By Linnea Covington
It’s the same story every year: After weeks of indulging in cookies, cake, giant meals and more drinks than you can remember, the holidays have ended and you feel like a beached whale. Hence, one of the most popular New Year’s resolutions: Get in shape.
But just because you start the year strong doesn’t mean it stays that way. Work, family, money and life in general tend to get in the way as the cycle repeats itself. Just as it is the most common resolution, the “get in shape” mantra is usually broken.
This year, instead of falling prey to the usual routine, we asked some expert fitness trainers to share their tips and thoughts on how to first, get back to the gym, and second, stay there once you do.
The experts all said three basic things: If you haven’t been working out, start slow and build up; bring a like-minded buddy to help motivate you; and, if you can, get a trainer. They also said that part of getting fit is taking care of yourself. “It’s not just what you do in the gym, you have to sleep, eat well and cut out stress,” said Matthew Cole, director of Sculpt New York. “You need to maintain the health of all your faculties.”
What to do when you get there
There are a few approaches to getting in shape. The first is to take classes. Antonio Sini, owner of Nimble Fitness, recommends starting with Pilates, a dance class like salsa or tango and low impact yoga. “Learning some basic yoga moves is a great way to also take some exercise home,” he said.
For David Barton, owner of David Barton Gym, the key for newbies is to start weight lifting slowly. “Strength training gives you the most results whether you have a little or a lot of time,” he said. “If time is limited, concentrate on the major muscle groups and do as many big compound movements as you can.” He added that 20 to 30 minutes of proper movement can be highly effective. Just make sure to not overtax yourself; just because you can manage to lift the heavy weights doesn’t mean you should.

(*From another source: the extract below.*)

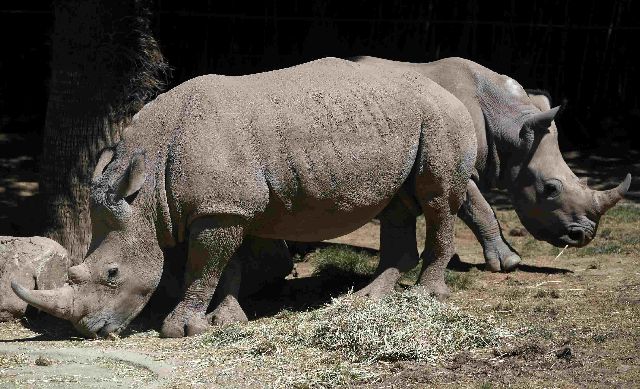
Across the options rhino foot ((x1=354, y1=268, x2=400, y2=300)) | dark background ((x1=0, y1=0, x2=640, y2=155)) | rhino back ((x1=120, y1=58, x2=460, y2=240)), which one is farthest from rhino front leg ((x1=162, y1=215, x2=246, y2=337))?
dark background ((x1=0, y1=0, x2=640, y2=155))

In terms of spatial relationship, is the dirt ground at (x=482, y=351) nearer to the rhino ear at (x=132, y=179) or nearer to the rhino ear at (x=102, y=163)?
the rhino ear at (x=132, y=179)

The first step in choosing a trainer is making sure they are right for you, your workout speed and your goals. “Most people don’t see the results they want and that’s why they quit,” said Barton. “A trainer will vary your workout at just the right time to outsmart your body’s natural flab-harboring tendencies so you can achieve your dream body.” Cole said that if you can’t afford a personal trainer, make sure to bring a friend to help motivate you to go to the gym and to work harder.
“Food is a huge part of exercise and how it can benefit you,” said Sini. “It’s super important that people understand nutrition.” The first thing to understand is your body—are you trying to lose fat, gain muscle, tone or just feel more in shape? “You don’t want to work out on a completely empty stomach, so have an apple or breakfast bar an hour before,” said Sini. “But you don’t want to eat within 45 minutes of exercise, since the blood leaves your stomach and goes to your muscles.” The best approach: munch on a piece of fruit or plain yogurt an hour before working out, drink water during and have a light meal 45 minutes afterward.
“After you work out, your body wants to absorb nutrients and it’s one of the best times to eat,” said Sini. But, he added, “It has to be the best food, like something high in protein light in carbs and low in fat.”
One piece of advice the experts agreed on appears odd, but makes sense when you think about it. Don’t tell your out-of-shape couch potato friends your goal. “Surround yourself with like-minded people,” said Sini. Often, he said, someone who is unmotivated will bash your goal, making it hard to push yourself.
Another way to motivate yourself, he said, is to figure out what will make you happy. “First, look at yourself in the mirror and decide if your goal is to look and feel better physically—if that is going to make you happy, then do it.” He also said it’s easier to keep a more general goal, like fitting into a pair of pants, rather than losing 20 pounds.
Cole also added, “Don’t think about supermodels or what you consider normal; think about you and your own body.” He suggests writing down your life for a day to see what you actually do and how you can incorporate more exercise into a daily routine.
And for those who think of exercise as real work, try Barton’s theory on going to the gym: “For that one hour of my day, that time is all mine. The gym, it’s like my sanctuary.”